___ Recorded information
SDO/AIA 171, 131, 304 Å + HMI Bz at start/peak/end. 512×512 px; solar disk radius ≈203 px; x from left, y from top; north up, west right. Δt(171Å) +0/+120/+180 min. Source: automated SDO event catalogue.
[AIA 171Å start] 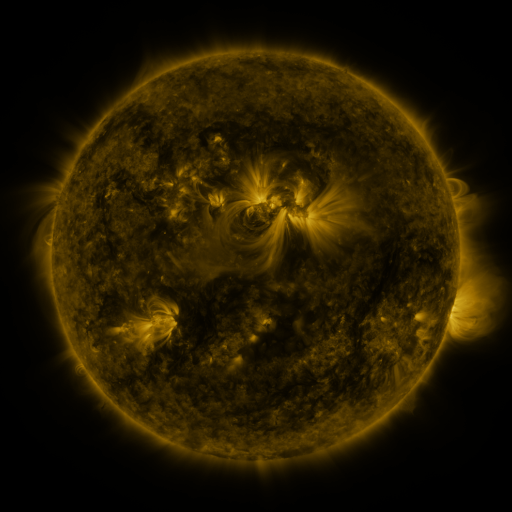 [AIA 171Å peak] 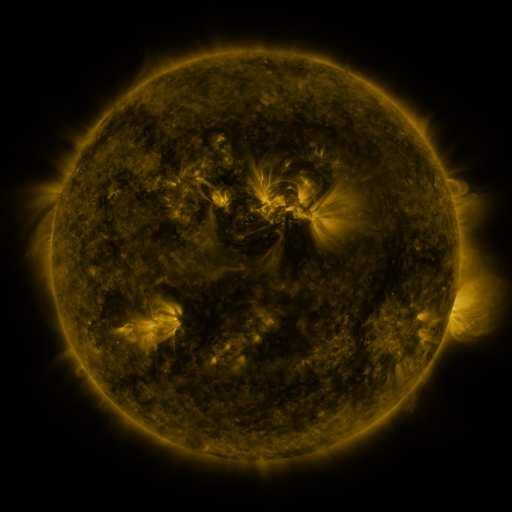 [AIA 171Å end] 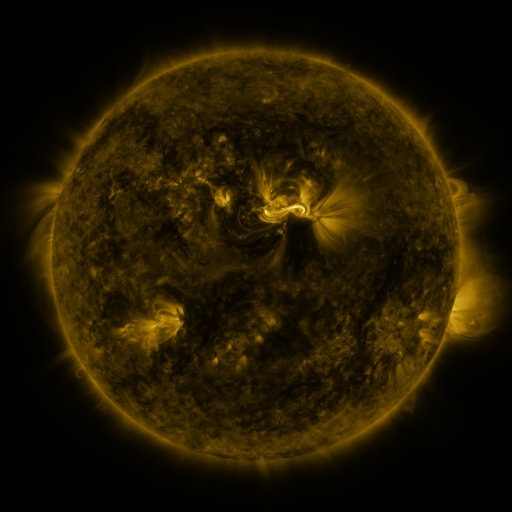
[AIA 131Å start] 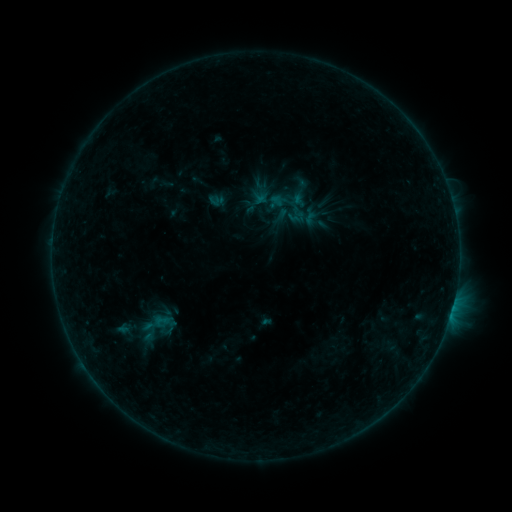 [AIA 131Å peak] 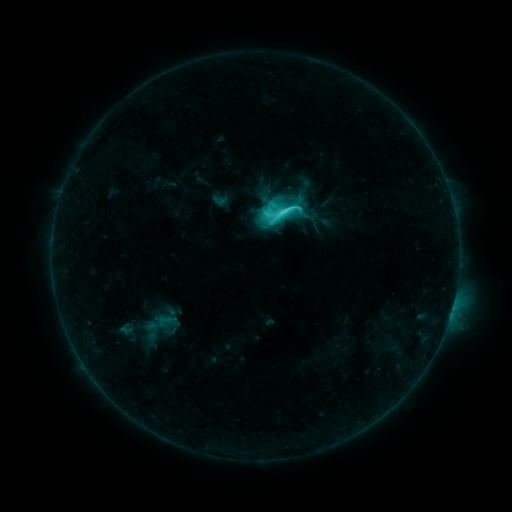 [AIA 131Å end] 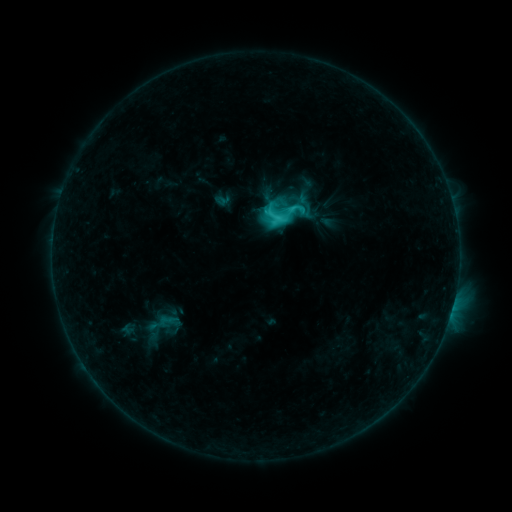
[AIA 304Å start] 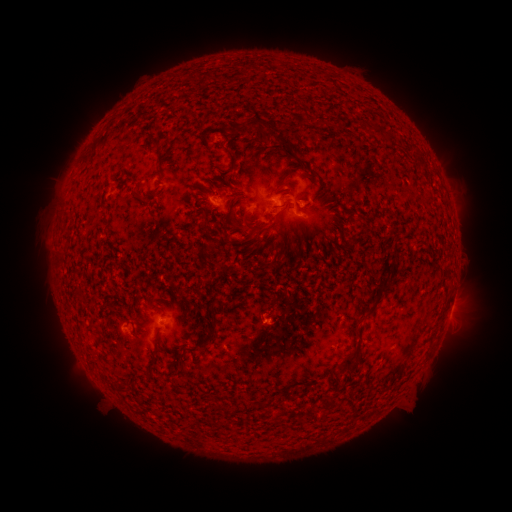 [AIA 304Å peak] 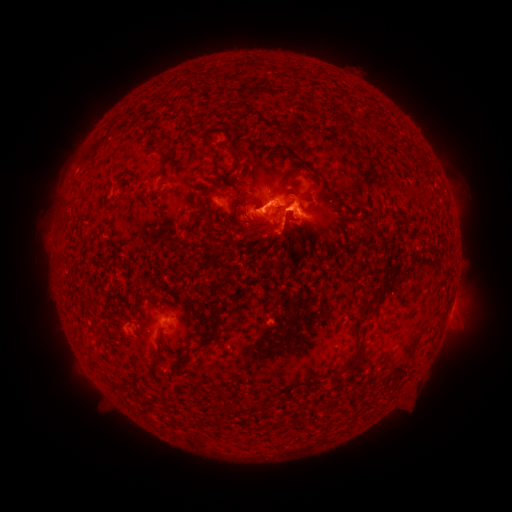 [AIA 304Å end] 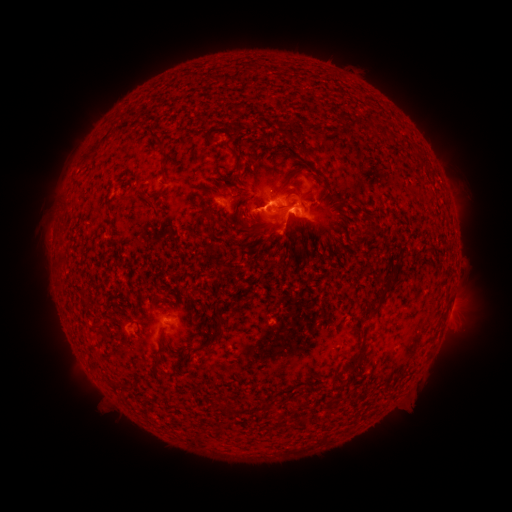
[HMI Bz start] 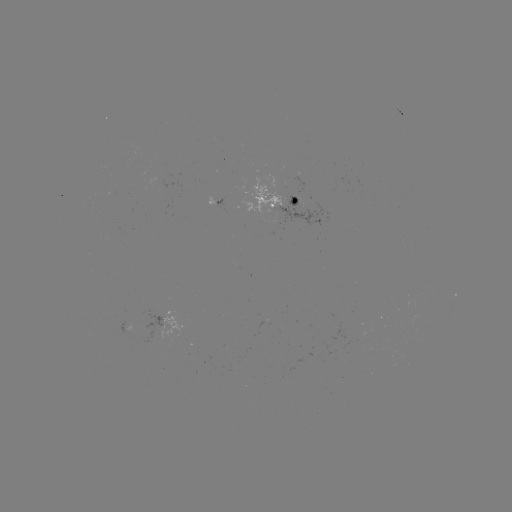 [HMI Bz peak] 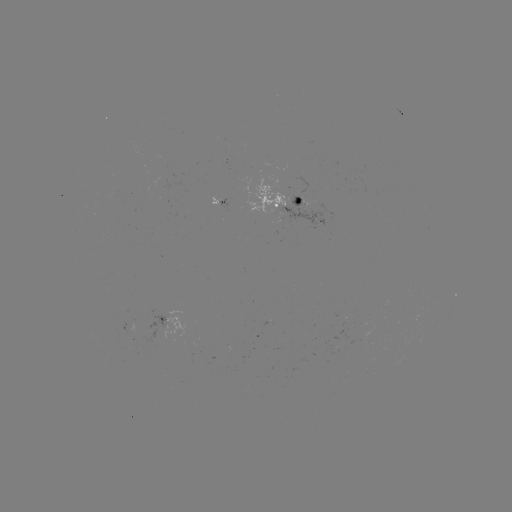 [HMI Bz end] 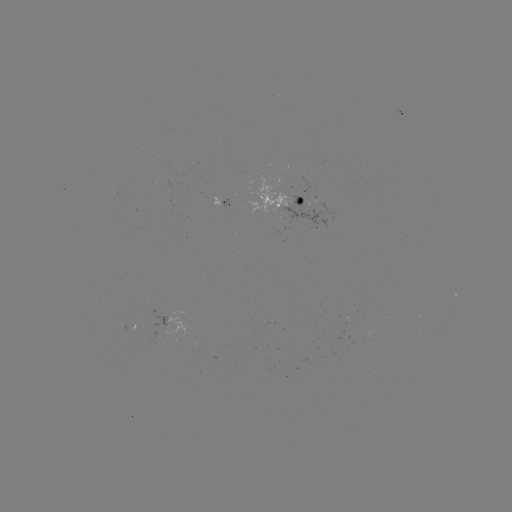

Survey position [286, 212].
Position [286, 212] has C7.7 flare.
______
▸ **Short exercise**
Count the lines above that contain the string "catalogue", and reply with the number alone.

▸ **Complete response**
1